* _What to do_
• 1. Translate this sentence from the ODB mailing list message into Spanish: "Currently, ODB doesn't provide any meta-information about the persistent classes."
• 2. Reproduce the ODB mailing list message verbatim from "Currently, ODB doesn't" up to and including "go for this.".

* _Reading passage_
[odb-users] accessing meta information

Boris Kolpackov boris at codesynthesis.com
Mon Sep 29 04:57:33 EDT 2014


Hi Christian,

Christian Sell <christian at gsvitec.com> writes:

> One requirement would be the availability of meta information about the
> mapped classes, from which we could generate a UI. The required information
> would be stuff along the lines of "what mapped attributes are there, of what
> types are they", and "what relationships exist".
> 
> My question would be whether ODB has anything to offer along that path.  As
> I see it, there are 2 conceivable approaches for obtaining the information,
> i.e.  during parsing or at runtime. Runtime would rely completely on
> existant ODB APIs, and parse time could be achieved by integrating with the
> ODB parser.

I think it will have to be something that you generate (e.g., C++ code).
Currently, ODB doesn't provide any meta-information about the persistent
classes. But even if it did, I don't think just knowing what data members
there are and their types will be sufficient. Next you will probably
want to be able to access/modify these data members from your UI. And
that would be even further out of the ODB's scope. So that's why I
think code generation is the way to go for this.

You have mentioned customizing the ODB parser (more precisely, you
would customize the ODB's C++ code generator). This is definitely
doable and will give you the most control. There will be very few
things you won't know about the mapped classes or won't be able to
do. But, this may require some effort, depending on how far away
from the way ODB does things now you want to take it.

There is also another interesting option that will be a lot easier
to implement than ODB customization. ODB supports database schema
evolution (Chapter 13 in the ODB manual) and for that it keeps a
changelog. The changelog is an XML file that consists of the base
model description and a changeset for each version. And that base
model description is essentially the mapping of your C++ classes
to the database. As an example, say we have these two classes:

#pragma db object
struct user
{
  #pragma db id
  std::string email_;
  std::string name_;

  #pragma db inverse(reporter_)

* _Data lines_

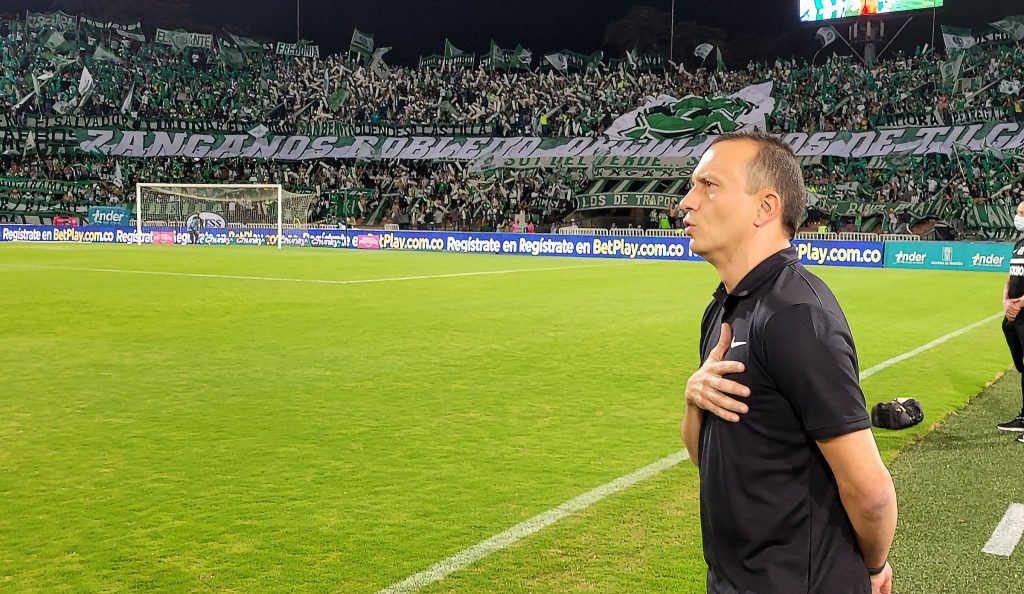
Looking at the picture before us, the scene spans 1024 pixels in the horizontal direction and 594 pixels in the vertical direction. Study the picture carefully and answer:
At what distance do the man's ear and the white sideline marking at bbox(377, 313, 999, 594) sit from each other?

* _Answers_
• 1. Actualmente, ODB no proporciona ninguna metainformación sobre las clases persistentes.

• 2.
Currently, ODB doesn't provide any meta-information about the persistent
classes. But even if it did, I don't think just knowing what data members
there are and their types will be sufficient. Next you will probably
want to be able to access/modify these data members from your UI. And
that would be even further out of the ODB's scope. So that's why I
think code generation is the way to go for this.